===== Stored data
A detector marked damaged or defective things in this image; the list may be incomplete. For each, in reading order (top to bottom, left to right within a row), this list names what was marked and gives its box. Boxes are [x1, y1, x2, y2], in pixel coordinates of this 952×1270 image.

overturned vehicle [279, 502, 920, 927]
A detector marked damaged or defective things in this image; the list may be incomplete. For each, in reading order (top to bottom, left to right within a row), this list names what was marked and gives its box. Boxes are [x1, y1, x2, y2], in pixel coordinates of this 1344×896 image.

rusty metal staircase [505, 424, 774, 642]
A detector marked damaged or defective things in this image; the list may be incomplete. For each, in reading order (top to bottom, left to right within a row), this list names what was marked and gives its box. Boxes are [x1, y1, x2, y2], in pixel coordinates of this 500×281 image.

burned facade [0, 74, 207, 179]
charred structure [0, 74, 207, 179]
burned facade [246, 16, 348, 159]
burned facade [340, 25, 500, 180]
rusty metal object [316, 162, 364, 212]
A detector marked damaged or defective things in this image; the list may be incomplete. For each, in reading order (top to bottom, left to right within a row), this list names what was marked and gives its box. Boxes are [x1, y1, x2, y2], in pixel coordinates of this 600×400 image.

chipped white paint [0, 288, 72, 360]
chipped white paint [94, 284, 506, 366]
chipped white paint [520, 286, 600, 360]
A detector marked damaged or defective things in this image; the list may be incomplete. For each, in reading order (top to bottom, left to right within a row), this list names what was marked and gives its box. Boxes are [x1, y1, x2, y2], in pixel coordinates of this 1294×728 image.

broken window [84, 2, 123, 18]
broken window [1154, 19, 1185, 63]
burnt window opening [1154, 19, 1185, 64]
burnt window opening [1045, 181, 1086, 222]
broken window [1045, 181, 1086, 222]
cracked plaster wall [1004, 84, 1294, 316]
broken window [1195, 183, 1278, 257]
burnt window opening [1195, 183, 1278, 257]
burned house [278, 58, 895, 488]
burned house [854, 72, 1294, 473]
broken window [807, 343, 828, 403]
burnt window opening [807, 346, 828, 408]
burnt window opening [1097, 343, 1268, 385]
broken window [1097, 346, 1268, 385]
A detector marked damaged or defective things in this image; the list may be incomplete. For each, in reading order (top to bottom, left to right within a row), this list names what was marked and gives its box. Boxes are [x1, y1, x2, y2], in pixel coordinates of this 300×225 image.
==========
Will you write out the lines from the very first one through the line holding "chipped white paint [520, 286, 600, 360]", both ends included?

Solution to the problem:
A detector marked damaged or defective things in this image; the list may be incomplete. For each, in reading order (top to bottom, left to right within a row), this list names what was marked and gives its box. Boxes are [x1, y1, x2, y2], in pixel coordinates of this 952×1270 image.

overturned vehicle [279, 502, 920, 927]
A detector marked damaged or defective things in this image; the list may be incomplete. For each, in reading order (top to bottom, left to right within a row), this list names what was marked and gives its box. Boxes are [x1, y1, x2, y2], in pixel coordinates of this 1344×896 image.

rusty metal staircase [505, 424, 774, 642]
A detector marked damaged or defective things in this image; the list may be incomplete. For each, in reading order (top to bottom, left to right within a row), this list names what was marked and gives its box. Boxes are [x1, y1, x2, y2], in pixel coordinates of this 500×281 image.

burned facade [0, 74, 207, 179]
charred structure [0, 74, 207, 179]
burned facade [246, 16, 348, 159]
burned facade [340, 25, 500, 180]
rusty metal object [316, 162, 364, 212]
A detector marked damaged or defective things in this image; the list may be incomplete. For each, in reading order (top to bottom, left to right within a row), this list names what was marked and gives its box. Boxes are [x1, y1, x2, y2], in pixel coordinates of this 600×400 image.

chipped white paint [0, 288, 72, 360]
chipped white paint [94, 284, 506, 366]
chipped white paint [520, 286, 600, 360]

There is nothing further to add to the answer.